What you will do → Here are some records; copy every line that holds the word "fill".

_ _ _ _ _

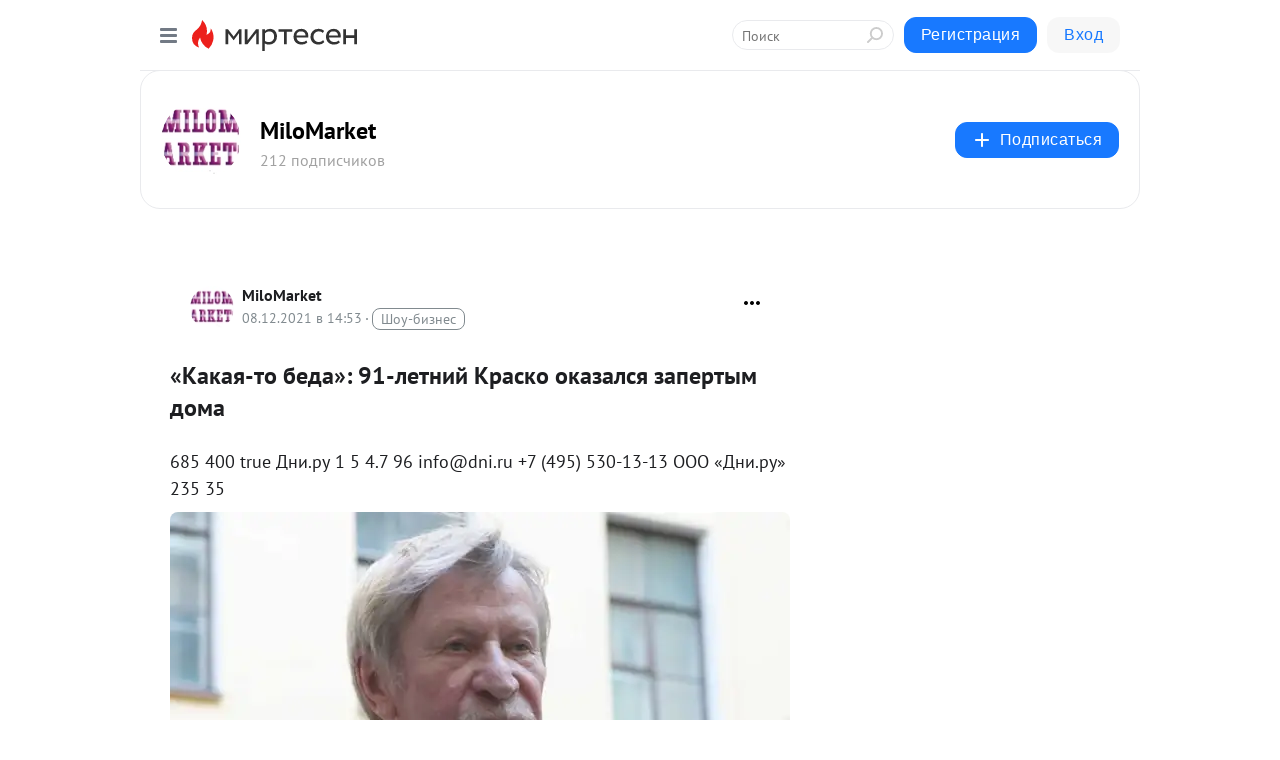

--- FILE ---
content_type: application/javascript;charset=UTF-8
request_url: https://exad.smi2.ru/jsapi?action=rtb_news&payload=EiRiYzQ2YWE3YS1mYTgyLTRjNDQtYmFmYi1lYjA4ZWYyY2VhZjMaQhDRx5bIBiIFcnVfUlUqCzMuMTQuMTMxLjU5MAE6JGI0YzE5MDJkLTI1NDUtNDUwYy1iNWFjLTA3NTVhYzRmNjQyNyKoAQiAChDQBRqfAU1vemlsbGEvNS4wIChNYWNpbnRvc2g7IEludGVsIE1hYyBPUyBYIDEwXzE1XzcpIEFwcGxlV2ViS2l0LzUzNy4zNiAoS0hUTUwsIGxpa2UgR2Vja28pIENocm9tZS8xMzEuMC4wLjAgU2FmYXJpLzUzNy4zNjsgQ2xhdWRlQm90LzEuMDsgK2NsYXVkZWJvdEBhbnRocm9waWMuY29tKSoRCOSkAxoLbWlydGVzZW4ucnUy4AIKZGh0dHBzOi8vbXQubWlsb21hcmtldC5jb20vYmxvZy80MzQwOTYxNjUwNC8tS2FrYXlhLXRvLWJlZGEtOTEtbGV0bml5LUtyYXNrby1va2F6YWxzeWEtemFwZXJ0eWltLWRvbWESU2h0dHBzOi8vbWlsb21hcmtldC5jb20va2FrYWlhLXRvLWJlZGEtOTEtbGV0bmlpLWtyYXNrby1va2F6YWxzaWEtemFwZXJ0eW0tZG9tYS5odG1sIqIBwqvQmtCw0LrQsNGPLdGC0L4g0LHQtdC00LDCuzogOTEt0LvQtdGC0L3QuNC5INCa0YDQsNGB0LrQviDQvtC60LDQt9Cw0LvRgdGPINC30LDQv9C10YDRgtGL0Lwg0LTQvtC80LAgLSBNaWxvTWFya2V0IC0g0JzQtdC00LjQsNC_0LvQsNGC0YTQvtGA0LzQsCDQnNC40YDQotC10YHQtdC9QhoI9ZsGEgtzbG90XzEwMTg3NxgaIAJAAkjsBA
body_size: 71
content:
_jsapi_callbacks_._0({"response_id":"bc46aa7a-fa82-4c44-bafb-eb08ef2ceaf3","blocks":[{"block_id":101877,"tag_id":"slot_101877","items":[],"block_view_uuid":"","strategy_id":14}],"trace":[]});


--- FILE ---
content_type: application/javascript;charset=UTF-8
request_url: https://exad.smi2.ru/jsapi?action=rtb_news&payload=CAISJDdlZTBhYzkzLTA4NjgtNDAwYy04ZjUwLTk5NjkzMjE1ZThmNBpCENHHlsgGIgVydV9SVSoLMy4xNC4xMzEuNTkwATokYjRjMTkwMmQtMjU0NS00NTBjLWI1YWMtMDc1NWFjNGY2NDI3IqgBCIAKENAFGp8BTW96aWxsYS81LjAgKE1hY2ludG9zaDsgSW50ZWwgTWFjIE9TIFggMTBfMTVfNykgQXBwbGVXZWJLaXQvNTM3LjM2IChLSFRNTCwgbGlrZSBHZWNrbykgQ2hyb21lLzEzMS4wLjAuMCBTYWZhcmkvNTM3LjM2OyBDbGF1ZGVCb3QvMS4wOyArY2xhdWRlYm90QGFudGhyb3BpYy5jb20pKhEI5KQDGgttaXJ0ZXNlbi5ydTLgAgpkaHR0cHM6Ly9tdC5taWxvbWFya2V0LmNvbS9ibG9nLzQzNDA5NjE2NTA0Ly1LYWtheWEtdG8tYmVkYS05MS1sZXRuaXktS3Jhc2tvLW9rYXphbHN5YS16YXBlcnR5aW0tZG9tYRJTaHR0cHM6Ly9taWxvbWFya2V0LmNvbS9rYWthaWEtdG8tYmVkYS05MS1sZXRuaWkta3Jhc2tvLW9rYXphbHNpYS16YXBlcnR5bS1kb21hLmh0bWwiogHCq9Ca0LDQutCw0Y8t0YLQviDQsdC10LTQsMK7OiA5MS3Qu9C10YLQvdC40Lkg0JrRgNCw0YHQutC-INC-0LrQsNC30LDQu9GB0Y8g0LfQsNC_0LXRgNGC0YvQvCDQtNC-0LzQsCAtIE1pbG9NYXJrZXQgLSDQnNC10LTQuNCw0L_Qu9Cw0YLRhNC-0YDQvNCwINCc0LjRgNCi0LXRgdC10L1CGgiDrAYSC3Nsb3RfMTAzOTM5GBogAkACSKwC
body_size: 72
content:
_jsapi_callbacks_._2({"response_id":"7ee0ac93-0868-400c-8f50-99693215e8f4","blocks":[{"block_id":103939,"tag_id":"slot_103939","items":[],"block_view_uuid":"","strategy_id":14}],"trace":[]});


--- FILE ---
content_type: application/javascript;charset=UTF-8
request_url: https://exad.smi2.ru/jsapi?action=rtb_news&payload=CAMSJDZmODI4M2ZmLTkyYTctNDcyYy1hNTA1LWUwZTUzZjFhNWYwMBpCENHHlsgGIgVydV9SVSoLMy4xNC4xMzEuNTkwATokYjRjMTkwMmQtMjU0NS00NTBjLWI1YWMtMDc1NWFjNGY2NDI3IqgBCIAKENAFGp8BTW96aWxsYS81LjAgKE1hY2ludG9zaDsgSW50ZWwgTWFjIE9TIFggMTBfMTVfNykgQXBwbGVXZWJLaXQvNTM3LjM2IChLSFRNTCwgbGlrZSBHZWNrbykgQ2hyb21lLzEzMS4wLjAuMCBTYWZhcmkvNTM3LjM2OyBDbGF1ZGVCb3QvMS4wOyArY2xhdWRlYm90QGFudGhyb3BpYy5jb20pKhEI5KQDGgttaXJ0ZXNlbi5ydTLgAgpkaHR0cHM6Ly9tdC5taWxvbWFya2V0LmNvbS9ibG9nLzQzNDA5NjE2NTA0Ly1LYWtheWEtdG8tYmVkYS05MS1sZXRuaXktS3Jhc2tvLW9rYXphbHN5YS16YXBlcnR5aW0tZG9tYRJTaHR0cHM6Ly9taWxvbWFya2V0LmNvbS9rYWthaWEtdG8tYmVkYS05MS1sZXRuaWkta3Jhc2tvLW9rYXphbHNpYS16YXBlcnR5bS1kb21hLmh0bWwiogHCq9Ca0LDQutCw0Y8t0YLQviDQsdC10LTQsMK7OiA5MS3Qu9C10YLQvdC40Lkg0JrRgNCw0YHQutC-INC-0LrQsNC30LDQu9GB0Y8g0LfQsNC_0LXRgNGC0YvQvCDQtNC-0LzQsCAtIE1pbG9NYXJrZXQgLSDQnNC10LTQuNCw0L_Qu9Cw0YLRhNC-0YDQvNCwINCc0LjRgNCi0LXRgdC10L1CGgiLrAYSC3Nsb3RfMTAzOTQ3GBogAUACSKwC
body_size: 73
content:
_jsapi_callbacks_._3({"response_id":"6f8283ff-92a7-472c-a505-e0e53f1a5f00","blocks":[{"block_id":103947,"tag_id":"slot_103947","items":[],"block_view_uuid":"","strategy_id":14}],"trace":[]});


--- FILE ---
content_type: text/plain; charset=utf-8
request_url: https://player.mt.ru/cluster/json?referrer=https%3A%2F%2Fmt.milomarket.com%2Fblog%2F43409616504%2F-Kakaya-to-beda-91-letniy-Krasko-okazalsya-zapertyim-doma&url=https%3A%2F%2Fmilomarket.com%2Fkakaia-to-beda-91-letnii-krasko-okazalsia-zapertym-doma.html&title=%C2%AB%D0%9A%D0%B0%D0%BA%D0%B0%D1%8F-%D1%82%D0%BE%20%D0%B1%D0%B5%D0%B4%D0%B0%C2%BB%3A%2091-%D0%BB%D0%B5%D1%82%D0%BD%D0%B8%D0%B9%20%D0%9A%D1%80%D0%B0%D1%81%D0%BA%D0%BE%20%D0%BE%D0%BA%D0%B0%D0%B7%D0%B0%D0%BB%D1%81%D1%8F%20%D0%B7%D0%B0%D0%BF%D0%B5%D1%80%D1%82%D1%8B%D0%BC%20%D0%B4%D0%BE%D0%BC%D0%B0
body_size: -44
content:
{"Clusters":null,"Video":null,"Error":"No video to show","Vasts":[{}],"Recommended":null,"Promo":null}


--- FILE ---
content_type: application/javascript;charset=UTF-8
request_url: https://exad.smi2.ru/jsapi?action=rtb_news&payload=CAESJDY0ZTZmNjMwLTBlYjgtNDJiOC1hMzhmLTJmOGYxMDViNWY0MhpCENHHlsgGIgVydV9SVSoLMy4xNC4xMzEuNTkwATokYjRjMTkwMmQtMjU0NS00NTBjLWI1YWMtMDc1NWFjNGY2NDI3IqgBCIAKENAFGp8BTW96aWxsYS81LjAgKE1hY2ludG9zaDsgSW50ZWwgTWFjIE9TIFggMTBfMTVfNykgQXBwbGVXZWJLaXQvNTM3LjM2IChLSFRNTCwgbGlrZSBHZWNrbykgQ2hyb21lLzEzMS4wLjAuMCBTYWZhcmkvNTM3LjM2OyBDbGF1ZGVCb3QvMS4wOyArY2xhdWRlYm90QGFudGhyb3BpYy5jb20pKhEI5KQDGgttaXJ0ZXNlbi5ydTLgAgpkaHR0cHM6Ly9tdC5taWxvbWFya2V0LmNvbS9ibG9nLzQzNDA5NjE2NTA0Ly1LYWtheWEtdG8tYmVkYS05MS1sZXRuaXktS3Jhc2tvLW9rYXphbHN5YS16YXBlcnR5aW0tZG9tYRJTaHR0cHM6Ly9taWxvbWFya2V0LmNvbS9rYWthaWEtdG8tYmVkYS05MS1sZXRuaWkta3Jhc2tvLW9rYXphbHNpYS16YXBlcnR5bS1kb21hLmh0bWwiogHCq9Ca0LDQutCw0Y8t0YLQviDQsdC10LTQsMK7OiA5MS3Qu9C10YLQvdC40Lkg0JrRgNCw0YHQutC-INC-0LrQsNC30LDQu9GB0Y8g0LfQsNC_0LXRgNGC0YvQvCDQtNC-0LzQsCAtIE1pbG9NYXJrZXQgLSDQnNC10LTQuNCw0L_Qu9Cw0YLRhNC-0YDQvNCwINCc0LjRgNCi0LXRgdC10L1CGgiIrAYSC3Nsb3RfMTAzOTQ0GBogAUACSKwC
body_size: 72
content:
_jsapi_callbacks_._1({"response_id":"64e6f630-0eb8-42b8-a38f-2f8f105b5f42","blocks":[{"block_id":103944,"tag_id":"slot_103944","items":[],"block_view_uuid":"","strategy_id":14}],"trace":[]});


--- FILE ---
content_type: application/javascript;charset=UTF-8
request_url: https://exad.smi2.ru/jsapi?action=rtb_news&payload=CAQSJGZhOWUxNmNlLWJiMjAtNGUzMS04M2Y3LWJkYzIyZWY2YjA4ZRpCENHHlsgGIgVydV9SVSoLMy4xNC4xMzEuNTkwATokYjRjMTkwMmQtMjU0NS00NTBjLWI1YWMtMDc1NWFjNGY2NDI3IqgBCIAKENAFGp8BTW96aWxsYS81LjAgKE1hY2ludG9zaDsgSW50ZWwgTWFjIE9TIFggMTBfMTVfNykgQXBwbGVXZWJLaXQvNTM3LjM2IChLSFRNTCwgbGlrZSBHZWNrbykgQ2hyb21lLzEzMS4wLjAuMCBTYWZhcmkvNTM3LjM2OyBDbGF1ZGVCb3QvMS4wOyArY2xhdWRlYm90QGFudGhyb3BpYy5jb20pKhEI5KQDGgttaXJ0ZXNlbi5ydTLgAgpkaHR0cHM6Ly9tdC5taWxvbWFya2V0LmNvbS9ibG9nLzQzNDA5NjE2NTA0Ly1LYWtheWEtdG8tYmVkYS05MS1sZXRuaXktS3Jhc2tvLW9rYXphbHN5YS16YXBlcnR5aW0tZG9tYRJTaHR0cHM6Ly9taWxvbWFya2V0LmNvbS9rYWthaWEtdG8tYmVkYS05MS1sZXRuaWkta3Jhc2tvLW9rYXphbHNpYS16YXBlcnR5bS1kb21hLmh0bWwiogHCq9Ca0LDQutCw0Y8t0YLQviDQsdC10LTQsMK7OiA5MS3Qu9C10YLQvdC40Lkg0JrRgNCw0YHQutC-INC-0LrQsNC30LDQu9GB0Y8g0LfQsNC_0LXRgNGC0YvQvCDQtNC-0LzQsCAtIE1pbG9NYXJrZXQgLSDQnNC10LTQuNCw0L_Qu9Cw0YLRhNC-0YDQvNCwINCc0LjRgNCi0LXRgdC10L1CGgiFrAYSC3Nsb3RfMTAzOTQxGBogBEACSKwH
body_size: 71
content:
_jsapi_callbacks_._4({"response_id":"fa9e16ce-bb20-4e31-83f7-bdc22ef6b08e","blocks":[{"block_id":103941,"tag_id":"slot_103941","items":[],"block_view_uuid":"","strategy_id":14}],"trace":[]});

_ _ _ _ _

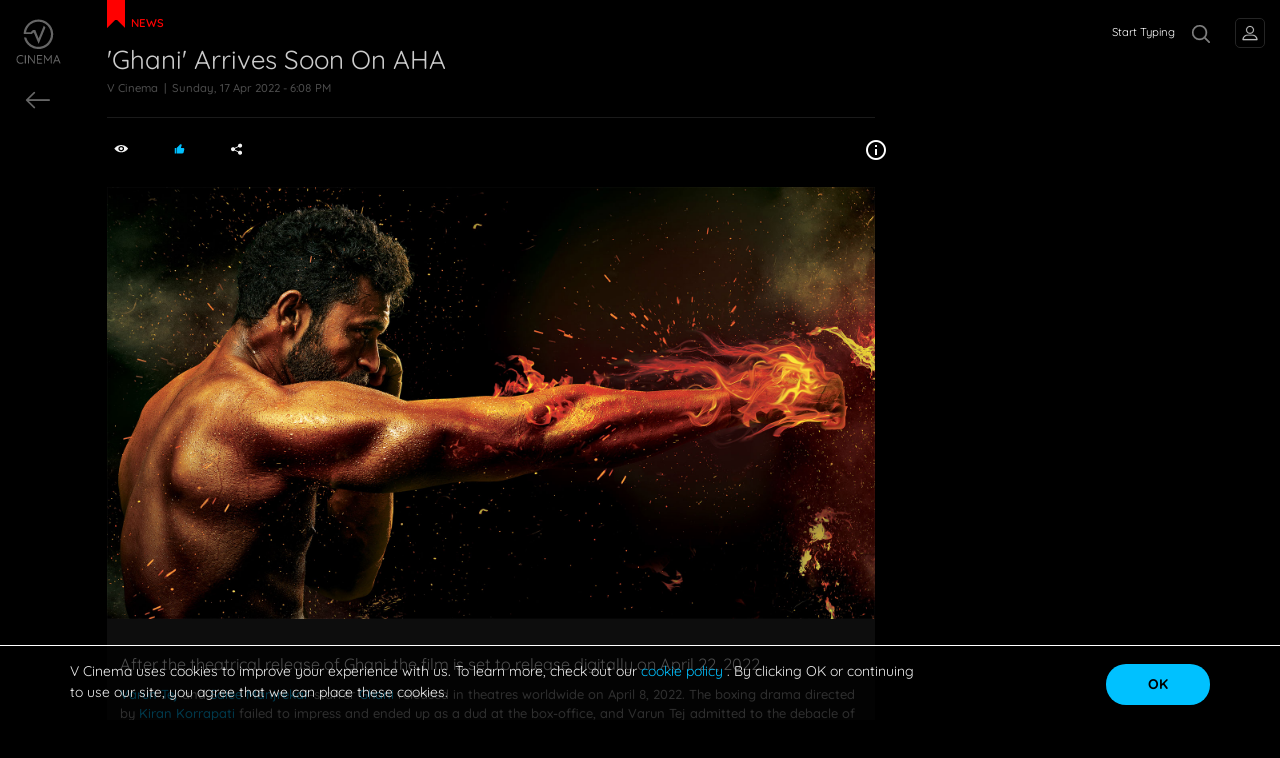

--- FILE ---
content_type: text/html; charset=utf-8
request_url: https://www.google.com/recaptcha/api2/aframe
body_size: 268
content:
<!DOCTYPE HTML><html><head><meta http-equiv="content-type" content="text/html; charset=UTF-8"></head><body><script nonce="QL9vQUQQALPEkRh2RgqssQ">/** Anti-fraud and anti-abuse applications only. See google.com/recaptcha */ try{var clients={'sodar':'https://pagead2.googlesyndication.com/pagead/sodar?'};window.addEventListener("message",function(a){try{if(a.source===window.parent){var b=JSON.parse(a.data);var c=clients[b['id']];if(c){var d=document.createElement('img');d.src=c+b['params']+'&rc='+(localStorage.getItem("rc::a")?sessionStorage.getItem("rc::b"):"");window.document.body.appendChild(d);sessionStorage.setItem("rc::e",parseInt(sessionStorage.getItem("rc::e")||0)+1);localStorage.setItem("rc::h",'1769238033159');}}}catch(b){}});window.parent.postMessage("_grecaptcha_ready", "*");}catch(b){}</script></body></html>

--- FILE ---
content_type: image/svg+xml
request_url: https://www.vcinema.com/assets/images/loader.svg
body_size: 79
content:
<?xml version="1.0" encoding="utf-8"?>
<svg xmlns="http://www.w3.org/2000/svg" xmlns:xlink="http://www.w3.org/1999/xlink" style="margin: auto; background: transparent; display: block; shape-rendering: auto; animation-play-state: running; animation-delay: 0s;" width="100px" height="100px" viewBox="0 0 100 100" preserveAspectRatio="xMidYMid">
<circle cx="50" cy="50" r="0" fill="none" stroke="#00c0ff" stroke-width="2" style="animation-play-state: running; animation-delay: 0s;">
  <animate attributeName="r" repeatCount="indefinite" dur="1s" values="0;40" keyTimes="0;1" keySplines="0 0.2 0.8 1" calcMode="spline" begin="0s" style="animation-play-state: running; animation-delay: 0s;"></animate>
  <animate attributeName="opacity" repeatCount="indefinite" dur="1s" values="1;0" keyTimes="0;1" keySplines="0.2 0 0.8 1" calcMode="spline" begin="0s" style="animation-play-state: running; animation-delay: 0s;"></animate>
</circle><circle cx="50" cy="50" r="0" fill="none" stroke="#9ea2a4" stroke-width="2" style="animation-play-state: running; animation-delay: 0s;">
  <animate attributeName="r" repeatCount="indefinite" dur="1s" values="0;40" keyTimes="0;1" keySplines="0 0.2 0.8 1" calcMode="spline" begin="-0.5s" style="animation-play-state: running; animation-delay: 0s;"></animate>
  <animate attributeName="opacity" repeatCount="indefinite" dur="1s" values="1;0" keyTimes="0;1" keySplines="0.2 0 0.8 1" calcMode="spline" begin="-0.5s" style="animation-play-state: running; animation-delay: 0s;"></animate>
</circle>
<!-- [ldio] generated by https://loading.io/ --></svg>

_ _ _ _ _

Completed exercise →
<circle cx="50" cy="50" r="0" fill="none" stroke="#00c0ff" stroke-width="2" style="animation-play-state: running; animation-delay: 0s;">
</circle><circle cx="50" cy="50" r="0" fill="none" stroke="#9ea2a4" stroke-width="2" style="animation-play-state: running; animation-delay: 0s;">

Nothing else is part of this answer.